What to produce → Repeat everything in the listing exactly, except for the images.

Start of Excerpted data

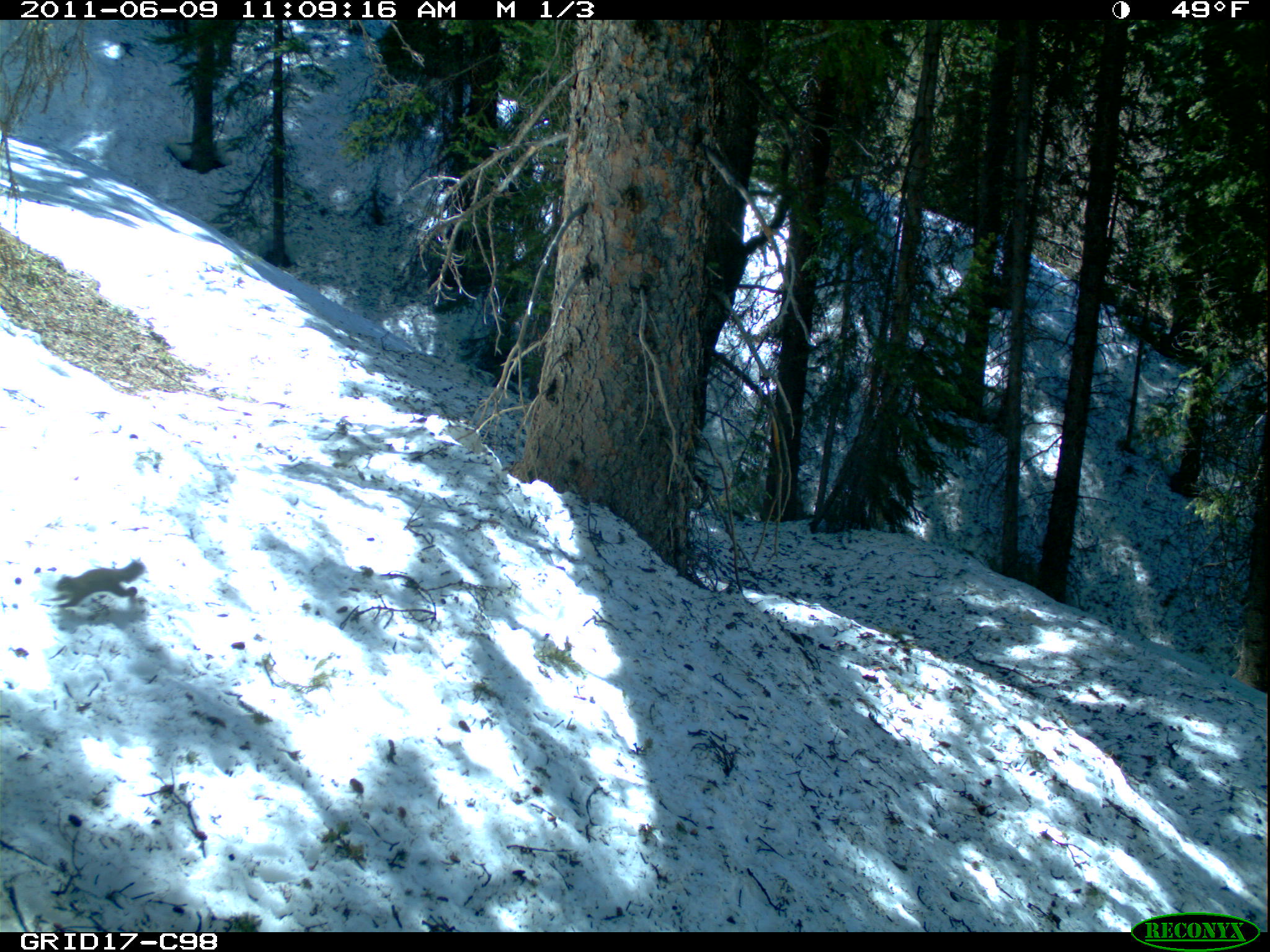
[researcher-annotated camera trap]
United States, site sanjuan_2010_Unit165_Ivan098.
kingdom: Animalia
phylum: Chordata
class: Mammalia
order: Rodentia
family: Sciuridae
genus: Tamiasciurus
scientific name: Tamiasciurus hudsonicus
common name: american red squirrel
Tamiasciurus hudsonicus (american red squirrel).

End of Excerpted data

Output →
[researcher-annotated camera trap]
United States, site sanjuan_2010_Unit165_Ivan098.
kingdom: Animalia
phylum: Chordata
class: Mammalia
order: Rodentia
family: Sciuridae
genus: Tamiasciurus
scientific name: Tamiasciurus hudsonicus
common name: american red squirrel
Tamiasciurus hudsonicus (american red squirrel).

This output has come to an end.